[Your goal]:
Count every line of these entries that holds the word "between", and reply with the number only.

(Collected data)
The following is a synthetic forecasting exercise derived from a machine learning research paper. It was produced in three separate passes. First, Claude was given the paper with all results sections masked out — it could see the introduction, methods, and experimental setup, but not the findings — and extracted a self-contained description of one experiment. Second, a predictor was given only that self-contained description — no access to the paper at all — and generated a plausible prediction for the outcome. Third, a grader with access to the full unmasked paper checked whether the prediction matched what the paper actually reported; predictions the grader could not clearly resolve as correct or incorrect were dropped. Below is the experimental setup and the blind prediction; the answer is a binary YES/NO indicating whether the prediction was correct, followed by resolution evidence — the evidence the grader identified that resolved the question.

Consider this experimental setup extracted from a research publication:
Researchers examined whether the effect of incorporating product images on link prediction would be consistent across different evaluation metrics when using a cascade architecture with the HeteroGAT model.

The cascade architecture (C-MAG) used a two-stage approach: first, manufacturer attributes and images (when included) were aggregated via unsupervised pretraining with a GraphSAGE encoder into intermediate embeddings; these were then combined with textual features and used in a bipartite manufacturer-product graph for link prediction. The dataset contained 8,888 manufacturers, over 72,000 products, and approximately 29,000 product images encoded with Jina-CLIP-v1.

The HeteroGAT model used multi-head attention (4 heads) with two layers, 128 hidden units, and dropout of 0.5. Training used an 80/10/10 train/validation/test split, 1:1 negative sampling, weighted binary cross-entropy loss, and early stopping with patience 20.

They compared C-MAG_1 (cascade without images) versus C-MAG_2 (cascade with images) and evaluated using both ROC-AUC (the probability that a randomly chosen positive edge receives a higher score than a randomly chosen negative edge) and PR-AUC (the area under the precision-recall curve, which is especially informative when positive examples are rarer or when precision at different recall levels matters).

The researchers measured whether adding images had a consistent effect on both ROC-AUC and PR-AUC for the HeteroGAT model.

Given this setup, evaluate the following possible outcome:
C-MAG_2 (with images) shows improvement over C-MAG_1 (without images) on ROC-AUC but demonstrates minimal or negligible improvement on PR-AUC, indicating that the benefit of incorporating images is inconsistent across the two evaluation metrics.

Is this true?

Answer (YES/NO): NO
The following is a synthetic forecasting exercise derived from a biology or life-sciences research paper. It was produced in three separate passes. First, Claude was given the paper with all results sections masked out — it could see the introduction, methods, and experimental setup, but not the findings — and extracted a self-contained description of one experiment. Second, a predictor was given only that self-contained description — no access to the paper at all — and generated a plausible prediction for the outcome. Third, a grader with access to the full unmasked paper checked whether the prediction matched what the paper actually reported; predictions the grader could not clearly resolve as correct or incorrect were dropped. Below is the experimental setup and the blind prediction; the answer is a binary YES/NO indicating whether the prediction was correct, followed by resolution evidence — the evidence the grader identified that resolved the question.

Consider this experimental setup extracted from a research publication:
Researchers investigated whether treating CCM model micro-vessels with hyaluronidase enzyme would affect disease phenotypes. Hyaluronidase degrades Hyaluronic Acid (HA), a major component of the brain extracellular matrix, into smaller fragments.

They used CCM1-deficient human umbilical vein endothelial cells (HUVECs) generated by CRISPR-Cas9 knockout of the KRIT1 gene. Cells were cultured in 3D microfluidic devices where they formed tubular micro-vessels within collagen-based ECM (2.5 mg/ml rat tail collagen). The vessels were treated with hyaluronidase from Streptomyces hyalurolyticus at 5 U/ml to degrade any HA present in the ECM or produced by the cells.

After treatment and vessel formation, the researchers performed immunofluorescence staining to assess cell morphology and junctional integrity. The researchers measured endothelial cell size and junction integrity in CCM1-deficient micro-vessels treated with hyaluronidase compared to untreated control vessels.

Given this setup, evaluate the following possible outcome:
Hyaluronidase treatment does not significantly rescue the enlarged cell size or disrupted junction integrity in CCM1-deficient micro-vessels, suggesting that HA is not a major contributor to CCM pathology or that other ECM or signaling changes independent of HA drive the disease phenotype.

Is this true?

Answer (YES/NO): NO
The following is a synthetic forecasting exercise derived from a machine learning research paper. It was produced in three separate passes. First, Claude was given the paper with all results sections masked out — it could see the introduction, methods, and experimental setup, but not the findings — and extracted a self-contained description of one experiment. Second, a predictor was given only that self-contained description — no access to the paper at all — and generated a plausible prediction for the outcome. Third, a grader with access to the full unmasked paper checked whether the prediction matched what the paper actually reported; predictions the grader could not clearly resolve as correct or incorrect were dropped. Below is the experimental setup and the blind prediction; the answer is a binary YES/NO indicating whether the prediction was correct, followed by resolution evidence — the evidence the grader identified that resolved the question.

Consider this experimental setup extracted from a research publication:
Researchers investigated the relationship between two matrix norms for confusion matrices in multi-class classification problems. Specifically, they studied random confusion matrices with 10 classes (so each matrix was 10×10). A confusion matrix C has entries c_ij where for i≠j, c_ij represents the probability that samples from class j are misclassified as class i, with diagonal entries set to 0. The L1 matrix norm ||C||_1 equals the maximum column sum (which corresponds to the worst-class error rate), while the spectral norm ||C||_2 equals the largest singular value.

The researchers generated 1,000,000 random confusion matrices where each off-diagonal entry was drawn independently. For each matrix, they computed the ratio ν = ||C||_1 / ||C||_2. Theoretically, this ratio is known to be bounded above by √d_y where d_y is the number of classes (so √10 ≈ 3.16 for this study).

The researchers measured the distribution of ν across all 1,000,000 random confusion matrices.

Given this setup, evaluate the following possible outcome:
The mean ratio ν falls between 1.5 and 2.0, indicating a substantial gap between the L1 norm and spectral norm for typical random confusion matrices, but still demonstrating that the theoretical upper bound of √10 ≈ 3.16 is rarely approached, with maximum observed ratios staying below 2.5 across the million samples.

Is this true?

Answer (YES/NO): NO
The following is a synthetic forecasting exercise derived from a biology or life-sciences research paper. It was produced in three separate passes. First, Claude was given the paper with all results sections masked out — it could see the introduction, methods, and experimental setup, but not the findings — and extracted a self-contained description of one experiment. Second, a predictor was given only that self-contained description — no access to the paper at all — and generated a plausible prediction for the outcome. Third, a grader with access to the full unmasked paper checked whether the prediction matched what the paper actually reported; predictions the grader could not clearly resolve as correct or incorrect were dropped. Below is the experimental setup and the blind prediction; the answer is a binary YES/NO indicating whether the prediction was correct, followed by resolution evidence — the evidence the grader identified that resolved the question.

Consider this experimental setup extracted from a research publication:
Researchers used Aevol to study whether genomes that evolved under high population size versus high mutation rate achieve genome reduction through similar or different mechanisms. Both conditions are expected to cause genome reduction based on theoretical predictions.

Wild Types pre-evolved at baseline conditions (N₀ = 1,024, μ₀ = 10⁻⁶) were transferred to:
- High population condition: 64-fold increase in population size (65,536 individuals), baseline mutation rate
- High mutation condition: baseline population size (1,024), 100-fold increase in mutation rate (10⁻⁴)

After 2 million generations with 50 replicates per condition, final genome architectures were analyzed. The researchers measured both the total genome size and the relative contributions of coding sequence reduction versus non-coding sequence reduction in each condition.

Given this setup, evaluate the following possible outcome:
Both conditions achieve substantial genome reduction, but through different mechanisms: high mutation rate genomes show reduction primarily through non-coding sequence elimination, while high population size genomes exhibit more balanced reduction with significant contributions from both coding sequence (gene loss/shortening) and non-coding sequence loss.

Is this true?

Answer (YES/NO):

[Result of this exercise]:
2